First, whisper to yourself the Pythagorean rule: distance squared = (Δx)² + (Δy)². It’s the recipe card. Now, like sniffing a perfume to find the right note, look for the unique tiny scent on the grid: which pair of points is exactly 1 apart? Checking the pairs, you’ll quickly spot that B(6,3) and D(6,2) differ by (0,1), so their squared distance is 0² + 1² = 1. That gives us our opening move — the only possible adjacency for the required length 1. If a dance must start with a whisper, this is it.
From that forced start, we try to follow the list. Put the points in letters and attempt the chain D → B → ? and see what fits next. Compute the next distances using simple subtraction and squaring — tasting each candidate so you don’t miss the note:
D(6,2) → B(6,3): dx=0, dy=1 ⇒ 0²+1² = 1 (distance = 1) B(6,3) → A(5,0): dx=-1, dy=-3 ⇒ 1+9 = 10 (distance = √10) A(5,0) → C(1,3): dx=-4, dy=3 ⇒ 16+9 = 25 (distance = 5) C(1,3) → E(3,2): dx=2, dy=-1 ⇒ 4+1 = 5 (distance = √5)
So the path D → B → A → C → E (that is, (6,2) → (6,3) → (5,0) → (1,3) → (3,2)) gives exactly the required sequence: 1, √10, 5, √5. Like finding the perfect outfit, once the first accessory (the unique length-1 pair) is chosen, the rest falls into place gracefully.
Why unique? Because that lonely distance of 1 only appears once among all pairs, and adjacency is required. Once you pin that down, the next distances become strong hints — √10 is rarer on our grid than, say, √5, so the path is pruned quickly until only the single continuous chain works without reusing points.
Step-by-step strategy I teach to students: 1) Label the points, 2) Make a table of pairwise squared distances (avoid roots until the end), 3) Find any unique forced adjacency (like our 1), 4) Extend step-by-step matching the required order, and 5) Verify each square-sum equals the needed squared lengths (1, 10, 25, 5).

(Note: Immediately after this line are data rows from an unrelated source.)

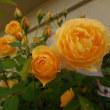 バラが綺麗です。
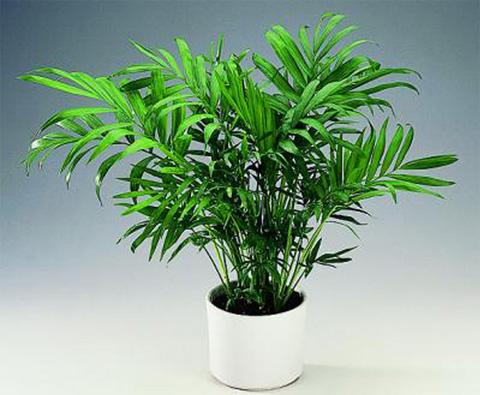 houseplants-palm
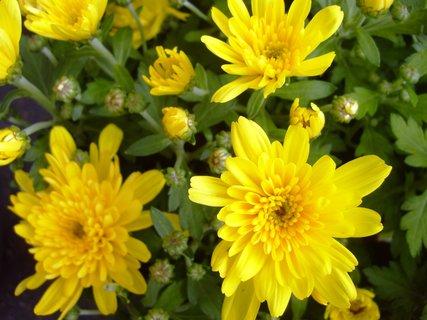 FOTKA - rozkvétající žluté chryzantémy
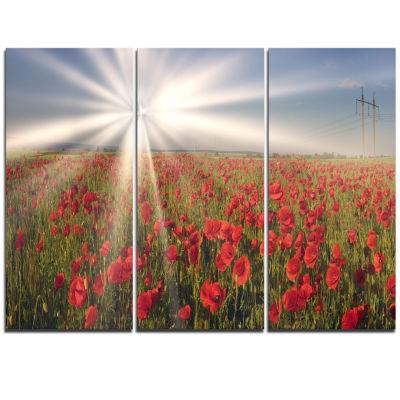 Designart Blooming Wild Poppies Under Sun FloralTriptych Canvas Art Print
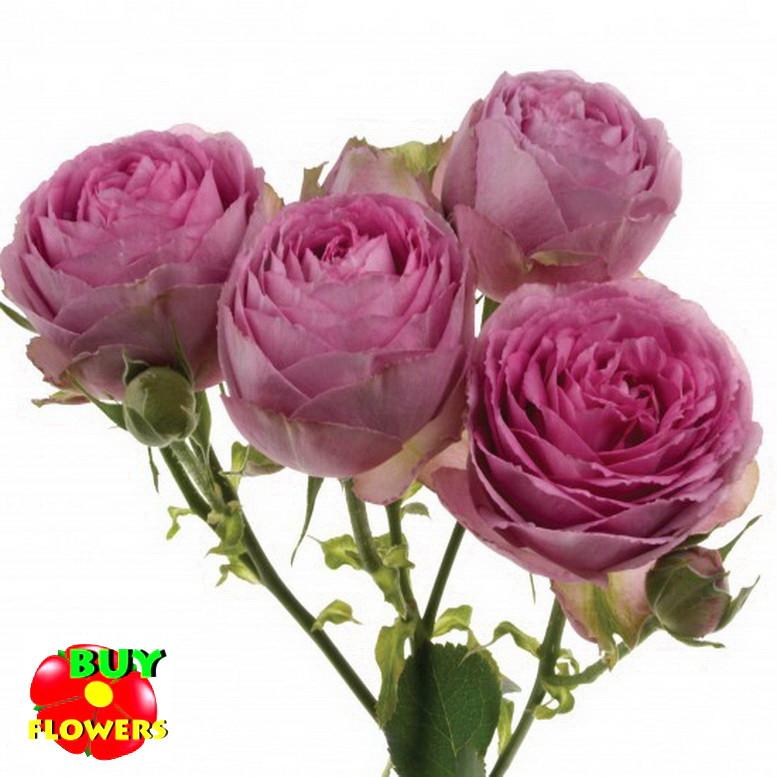 Роза розовая Лавендер Лейс екстра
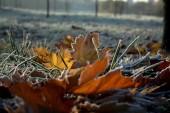 Заморозки прогнозируются в Ростовской области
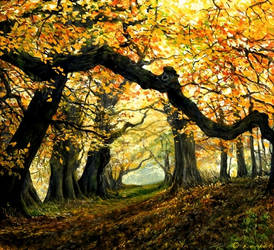 Forest of Fae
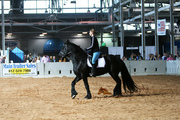 champion racing friesian geldings available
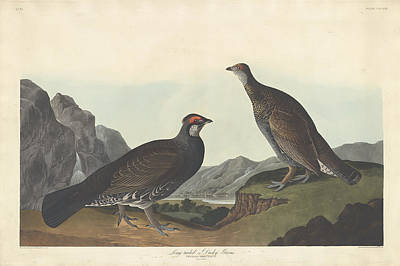 Painting - Long-tailed Or Dusky Grous by John James Audubon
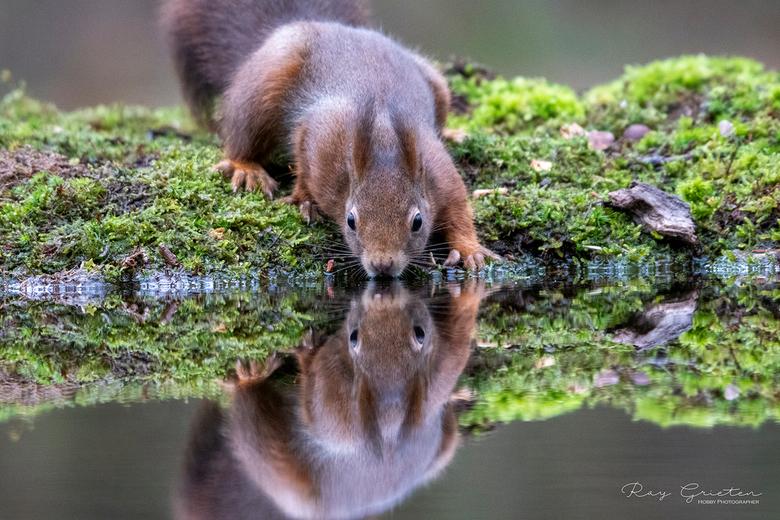 Ben ik dat nu of is het mijn tweelingbroer ? - Mooi weerspiegeling van een eekhoorn die aan het drinken was.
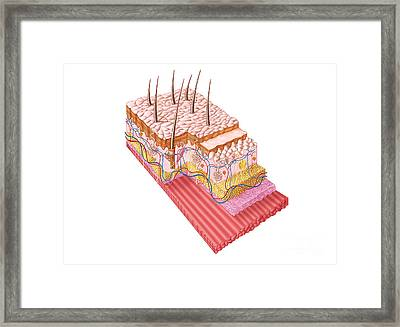 Anatomy Of The Human Skin Framed Print by Stocktrek Images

Finally, a little assessment nibble: Proficient work shows the correct path, clear calculations using Pythagoras, and readable steps. Exemplar work lays out *every* pair checked, explains why other orders fail, and includes a neat labelled diagram. In short — be systematic, show your arithmetic, and savour the tidy satisfaction of a path that clicks. Who knew grids could be so chic?